Сердце забилось еще сильнее, когда перед ним замаячила перспектива большого испытания. Ему было уже не до душ, что в чистилище. Ему хотелось приключений. Как было бы круто, если бы внизу поджидала собачья упряжка. Тогда он мог бы закутаться в шкуры, поднять кожаный хлыст и приказать собакам гнать вперед, покрикивая: «Пошли, парни, пошли!» У него в сумке сыворотка, и, ради всего святого, он должен доставить ее в Ном.
Он расчесал волосы, а когда вышел из ванной, Кейт, его мама, выгребала золу из печи; она была закутана во фланелевый халат, а на ногах коричневые шлепанцы. Из ее рта в холодный воздух выходила струйка пара. На чугунной плите в ожидании тепла стоял чайник.

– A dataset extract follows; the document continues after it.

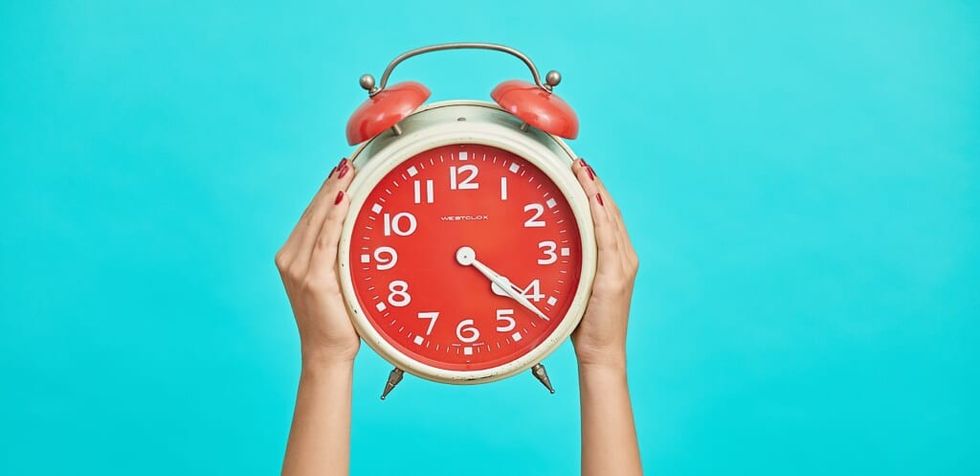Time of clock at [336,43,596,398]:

– Мама, давай я это сделаю, – сказал мальчик. – Это ведь моя работа.
– Нет, нет, ты уже умылся, – сказала она с легким ирландским акцентом и ноткой раздражения в голосе. Уборка золы была одной из обязанностей Майкла, но он пришел в такое возбуждение из‑за метели, что забыл это сделать. – Иди одевайся.
– Я уберу, – сказал он, отобрал у нее совок и принялся выгребать золу из поддона. Он ссыпал золу в бумажный мешок, и в воздух поднялся серый пепел, смешиваясь с паром от его дыхания. Затем он забросил на колосники уголь из ведра. От пепельной пыли он чихнул.

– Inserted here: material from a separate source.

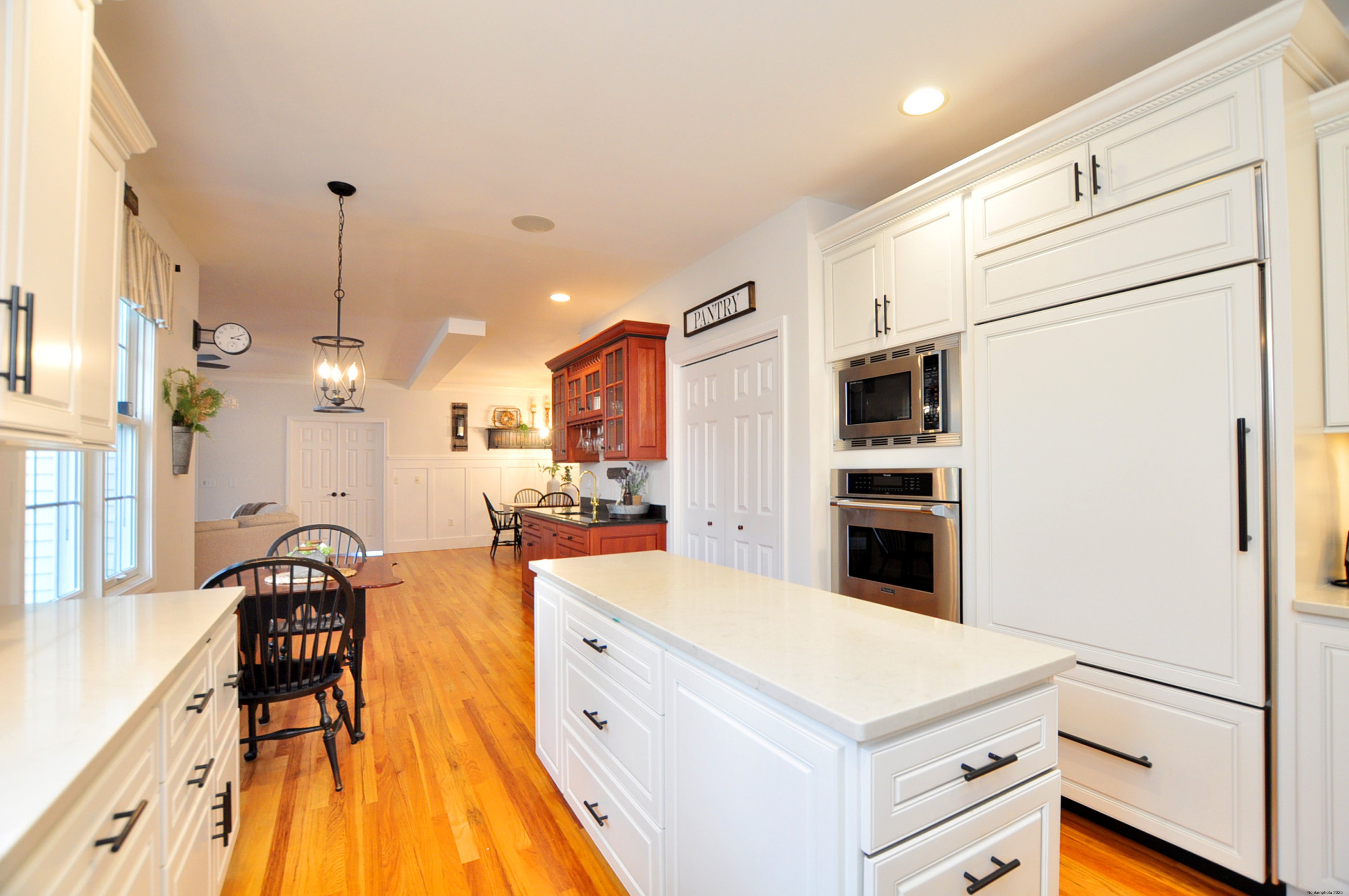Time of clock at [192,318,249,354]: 3:11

– Оденься, Майкл, ради бога, – сказала она, отодвигая его в сторону. – А то замерзнешь тут насмерть.
Вернувшись в свою комнату на другом конце квартиры, он натянул через голову фуфайку, а сверху – темно‑зеленую рубашку, которую заправил в брюки. Надев на ботинки галоши, он наконец поднял плотную штору. Напротив окна на решетке пожарной лестницы лежал слой снега не меньше чем в пару футов толщиной. За крутым заносом снег клубился, будто туман, такой плотный, что другую сторо‑ну Эллисон‑авеню не было видно вовсе. Он заторопился и вернулся на кухню. В печи уже пылал уголь, запах его отдавал тухлыми яйцами. Жаль, что мама не может покупать синий уголь, рекламу которого он видел в «Шэдоу»; тот был тверже – как говорили в школе, «антрацит» – и почти без запаха. Однажды мама сказала ему, что они не могут себе это позволить, и он больше не задавал вопросов на эту тему.
– Если хочешь, можешь остаться дома, Майкл, – сказала она уже несколько раздраженно. – Они ведь знают, что тебе далеко идти.
– Я дойду, – сказал он, расчесывая волосы и решив не напоминать маме о том, что от дома 378 по Эллисон‑авеню до собора восемь кварталов ходу. Со двора раздавался такой звук, словно выла сразу тысяча волков.
– И все же, – сказала она, заваривая чай, – это слишком дальний путь для такой бури.